Some of his Jesuit mentors would like Meaney to consider a life in the priesthood. He's thought about it. "I think it's every man's duty as a Catholic to consider it," he explains, smiling slightly. "But I'm not even certain about my own faith, so I think that might be jumping the gun a bit." Meaney is a registered Democrat, shaped, he says, by his desire to to help poor people and people who are marginalized.
At a young age, he spoke with a stutter. "I was the kid who couldn't talk," he says. "I have the experience of not being listened to." He knows what it is like to be pushed aside.
The desire to speak for those who are trampled, ignored, and "systematically prevented from advancing" in our fast-paced society drive his politics, and his life.
The raven-haired, easy-going senior in shorts, like other students, is mystified and disappointed by the vitriol of the Georgetown University Campus Plan debate. "It's almost as thought we're children and our parents are in a screaming match" in which the students are caught in a war between the University and the neighborhood.
Meaney took it upon himself to learn about the issues and get involved. He is surprised, he says, that neighborhood leaders have never called, never reached out to have a conversation. Instead, what Meaney hears are attacks on drunk students. "It's condescending. It's really unfair," he says, his voice rising.
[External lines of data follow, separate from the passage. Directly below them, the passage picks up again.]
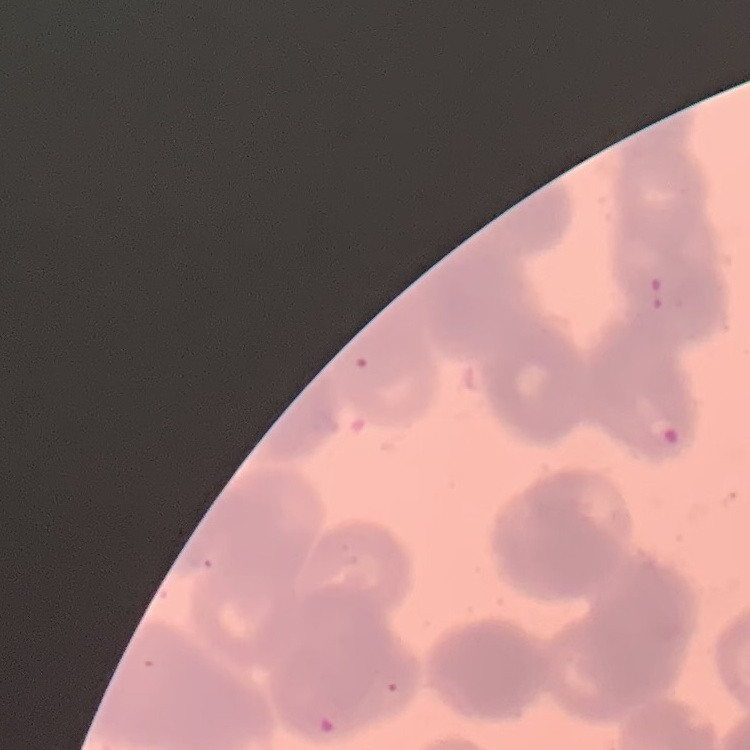
Summary:
  - Red blood cell morphology: rouleaux formation
  - Stain: Field's or Giemsa
  - Image type: one tile cut from a larger photomicrograph
  - Preparation: thin blood filmName the cell type shown.
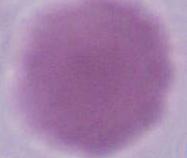
An erythrocyte.

Summary:
  - Magnification: 1000x
  - Modality: micrograph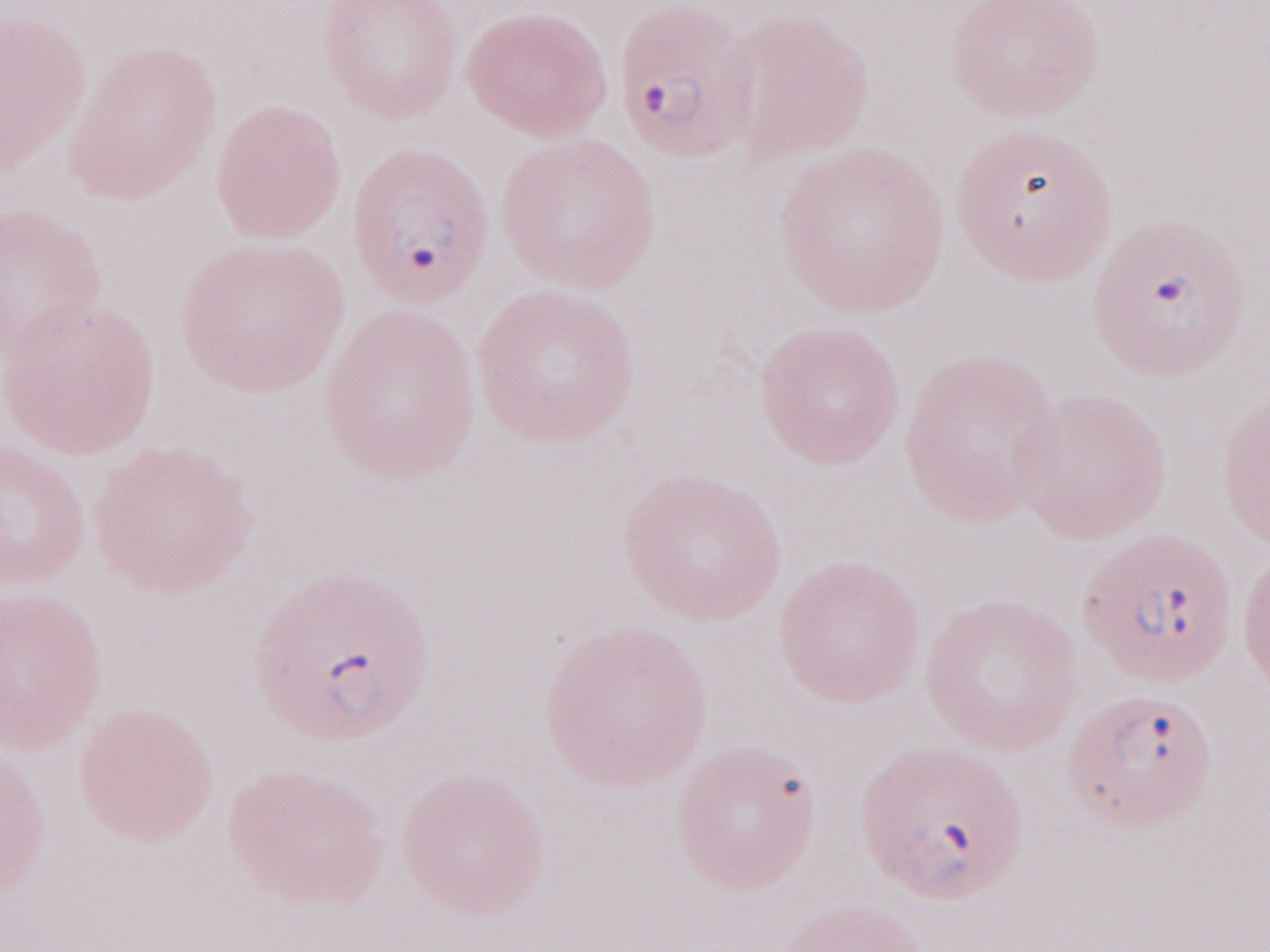

Single field of view. May-Grünwald-Giemsa-stained preparation. 1,000x magnification. Malaria diagnosis (patient-level): positive. Image is 1270×952 pixels. Thin blood smear. Olympus BX43 microscope and DP73 digital camera.State which parasite is depicted.
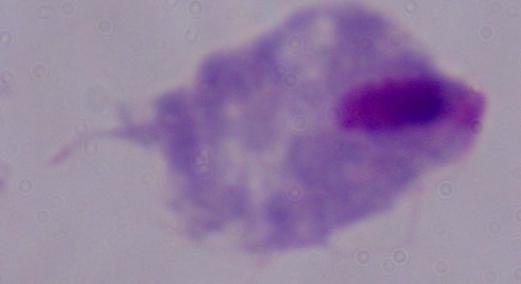
A trichomonad.

magnification = 1000x
modality = micrographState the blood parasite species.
But Meaney doesn't spend too much of his time worrying about this. He can't. He is working on immigration policy for the Jesuit Conference near Dupont Circle. He is also the Chief Strategic Officer for Georgetown Energy, a not-for-profit working on renewable energy solutions. He led an "alternative spring break" trip to Arizona and Mexico to work with local priests on the border.
Meany reads New York Times columnist David Brooks ("my favorite journalist") and recently saw Horrible Bosses, the movie starring Jennifer Anniston.
Meaney is thinking about law school, scholarships, perhaps going abroad as a Marshall Scholar. But don't be surprised to see him back in Washington sometime in the future. It wouldn't be outlandish to see him solving the debt crisis or bringing sanity to the nation's immigration policies. And maybe he could even do the seemingly impossible -- bring peaceful resolution to the debate over the University's Campus Plan.